Merced al impresionante juego
manipulatorio de los medios masivos de comunicación suele ligárselo a cualquier
forma de protesta, en general conectada con los países más pobres y
postergados. Todo ello, según la concepción que se fue generando, es
intrínsecamente perverso, traicionero, sádico, propio de fanáticos
fundamentalistas. Un “terrorista” -según ese orden discursivo- es un
delincuente subversivo, un apátrida; en definitiva: un monstruo inhumano.
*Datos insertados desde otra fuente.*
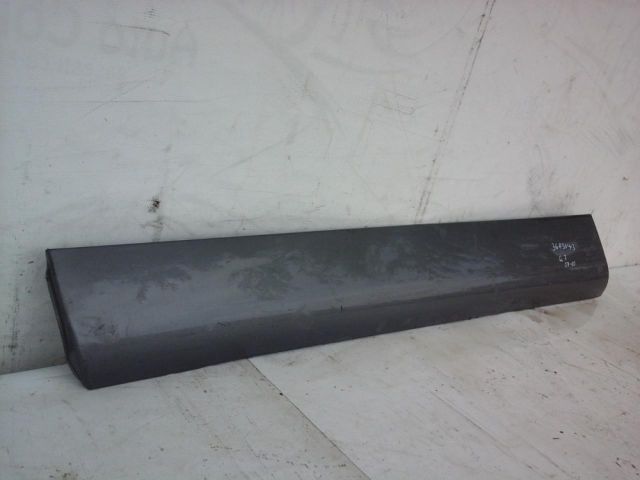 bontott AUDI Q7 Bal első Ajtó Díszléc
Por
supuesto que los autores del manual de la Escuela de las Américas, aunque
inciten a la tortura y a la corrupción, no son “malos”, porque lo hacen en
nombre de la guerra contra el terrorismo, para defender el “modo de vida
occidental y cristiano”.
¿Quién
en su sano juicio podría alegrarse y festejar por la muerte violenta de unos
niños, de una señora que estaba haciendo sus compras en el mercado, de un
ocasional transeúnte alcanzado por una explosión? Pero ahí está la falacia, lo
perverso del mensaje sesgado con que el poder se defiende: se presenta la parte
por el todo, mostrando sólo un aspecto -con ribetes sentimentales- de un
conjunto mucho más complejo. ¿Alguna vez los medios muestran las escenas
dantescas que sobrevienen a los bombardeos “legales” de una potencia militar?
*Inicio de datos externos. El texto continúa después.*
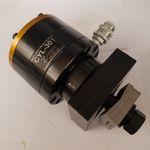 uDK1000 Puller with 3/4-16 Flange nut.  Required for use with uDK- Series Diesets and CYL-301 Cylinder.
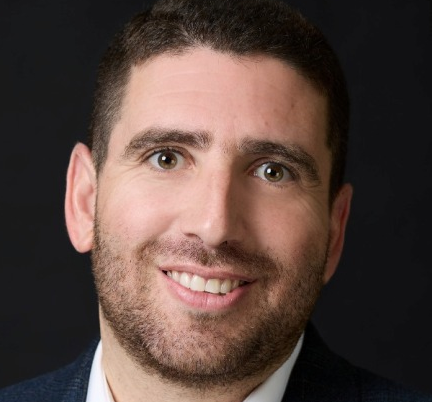שלמה לרנר עורך דין ומילואימניק הגיש עתירה לעכב את משפט ביבי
¿Alguna vez se habla de las monstruosidades propiciadas por la pedagogía del
terror de un manual como el de la Escuela de las Américas? ¿Sufre más una
víctima que la otra? ¿Es más “buena” y “respetable” una violencia que otra?
¿Qué dirán los toros sacrificados en la arena de una plaza? ¿Y los torturados,
masacrados, violados y silenciados en nombre de la libertad y la democracia?
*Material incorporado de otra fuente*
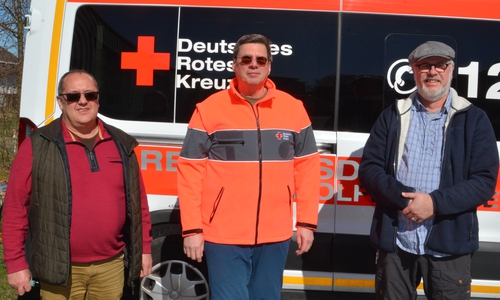 Neu im Leitungsteam des DRK-Rettungsdienstes Wolfenbüttel sind (von rechts) Peter Jörgensen und Ralf Antabi. Hier begrüßen sie Karsten Behrens, der ebenfalls neu zum Rettungsdienst in der Lessingstadt stieß.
¿Vale más un francés muerto por una bomba que un ciudadano sirio?
Está
claro que la dimensión del fenómeno es infinitamente más compleja que la
malintencionada simplificación con que se nos presenta el problema. El
maniqueísmo, en definitiva, ahoga las posibilidades de soluciones reales. Son
tan víctimas los civiles que mueren en un atentado dinamitero hecho por un
grupo irregular como los que caen bajo el fuego de un ejército regular. ¿Por
qué los regulares serían menos asesinos que los irregulares?
El
mundo sigue siendo injusto, terriblemente injusto; la distribución de la
riqueza que el sistema capitalista crea es de una inequidad espantosa. El
hambre sigue siendo la principal causa de muerte de la población mundial,
hambre evitable, hambre que debería desaparecer si se repartiera algo más
equitativamente el producto social que creamos los humanos. Esa injusticia
estructural en las relaciones interhumanas es el principal exterminio que enfrentamos
a diario; pero eso no es la gran noticia, de eso no se habla mucho. Hoy el
“terrorismo internacional” se presenta como el peor de los apocalipsis
concebibles, mientras que del hambre no se habla, o se lo hace desde una óptica
de caridad. Pero no podemos olvidar que por hambre mueren casi 100 veces más
personas diarias que por “actos terroristas”. ¿O habrá que considerar el hambre
como terrorismo?
Es por
eso que sigue teniendo vigencia lo que 35 años atrás, en 1981, firmaban
numerosos Premios Nobel como “Manifiesto contra el Hambre”, y que debemos
seguir levantando como principal estandarte por un mundo mejor: “Cientos de millones de personas agonizan a
causa del hambre y del subdesarrollo, víctimas del desorden político y
económico internacional que reina en la actualidad. Está teniendo lugar un
holocausto sin precedentes, cuyo horror abarca en un sólo año el espanto de las
masacres que nuestras generaciones conocieron en la primera mitad de este siglo
y que desborda por momentos el perímetro de la barbarie y de la muerte, no
solamente en el mundo, sino también en nuestras conciencias. […] El motivo principal de esta tragedia es de
carácter político.”
Por
tanto, el enemigo y principal amenaza para la humanidad no es el impreciso y
siempre mal definido “terrorismo”; sigue siendo la injusticia, aunque nos hayan
querido hacer creer estos años que estaba un tanto pasado de moda hablar de
ella. Y como dijo el jesuita Xabier Gorostiaga: “Quienes seguimos teniendo esperanza no somos tontos”, aunque
quieran hacernos parar por tales con los espejitos de colores que nos distraen.